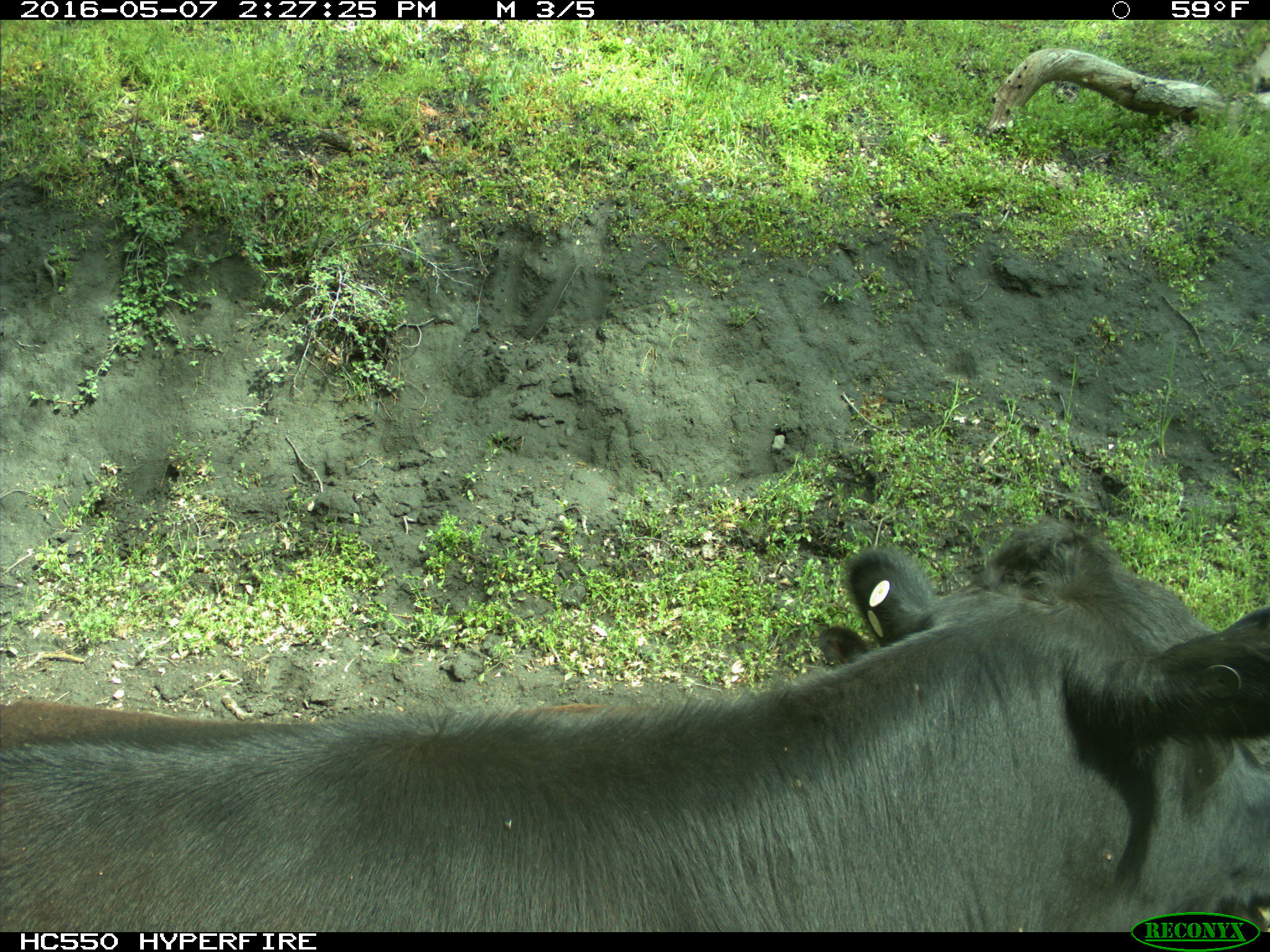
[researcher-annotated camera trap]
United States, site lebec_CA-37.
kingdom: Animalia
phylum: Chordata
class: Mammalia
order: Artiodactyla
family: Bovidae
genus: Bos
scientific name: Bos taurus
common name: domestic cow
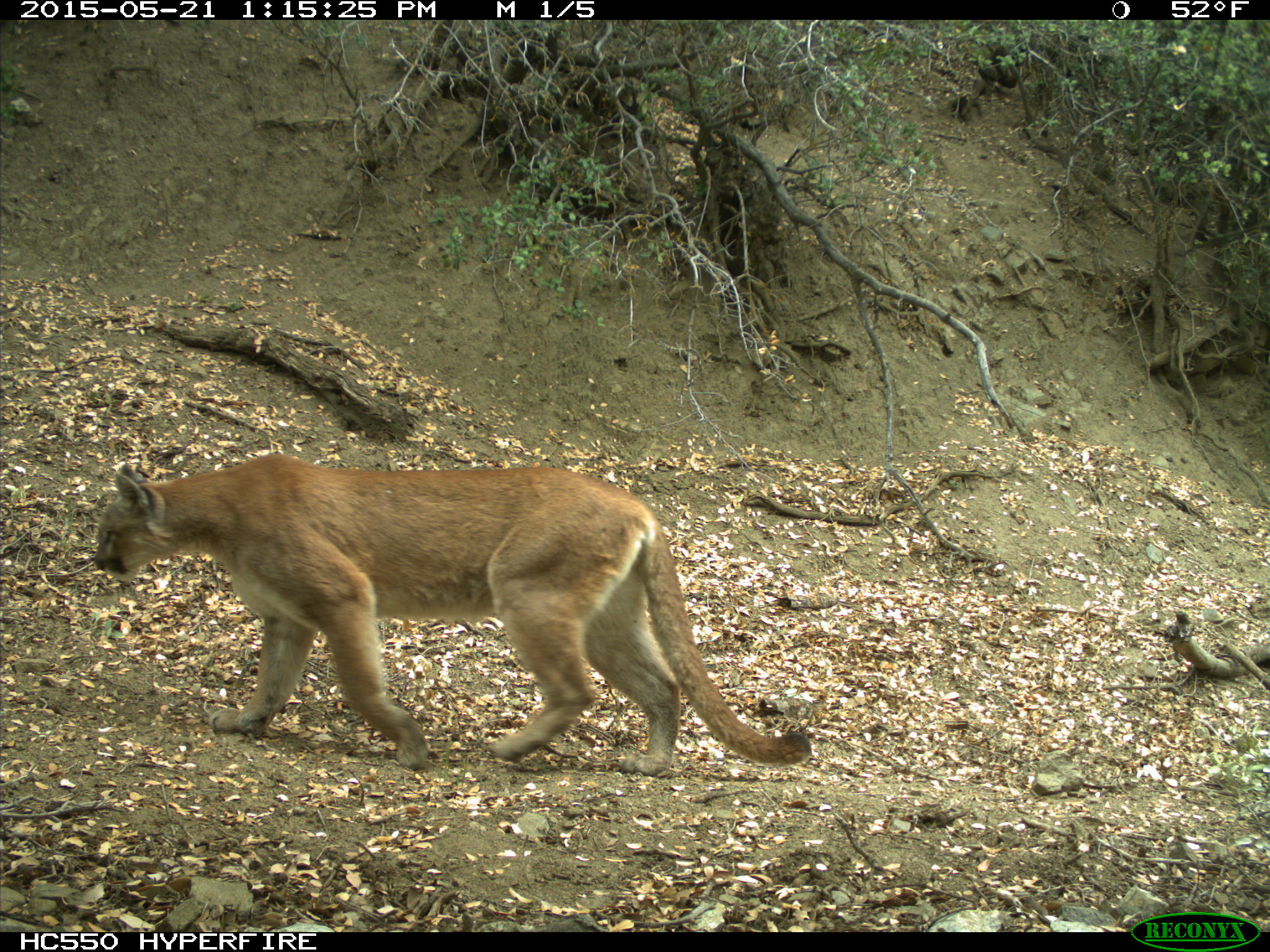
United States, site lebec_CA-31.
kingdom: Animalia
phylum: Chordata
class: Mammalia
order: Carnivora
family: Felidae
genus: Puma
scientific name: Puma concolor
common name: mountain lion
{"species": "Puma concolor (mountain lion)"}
^^^^
Each record should be printed again precisely, though not its pictures.

Your response —
[researcher-annotated camera trap]
United States, site lebec_CA-37.
kingdom: Animalia
phylum: Chordata
class: Mammalia
order: Artiodactyla
family: Bovidae
genus: Bos
scientific name: Bos taurus
common name: domestic cow
United States, site lebec_CA-31.
kingdom: Animalia
phylum: Chordata
class: Mammalia
order: Carnivora
family: Felidae
genus: Puma
scientific name: Puma concolor
common name: mountain lion
{"species": "Puma concolor (mountain lion)"}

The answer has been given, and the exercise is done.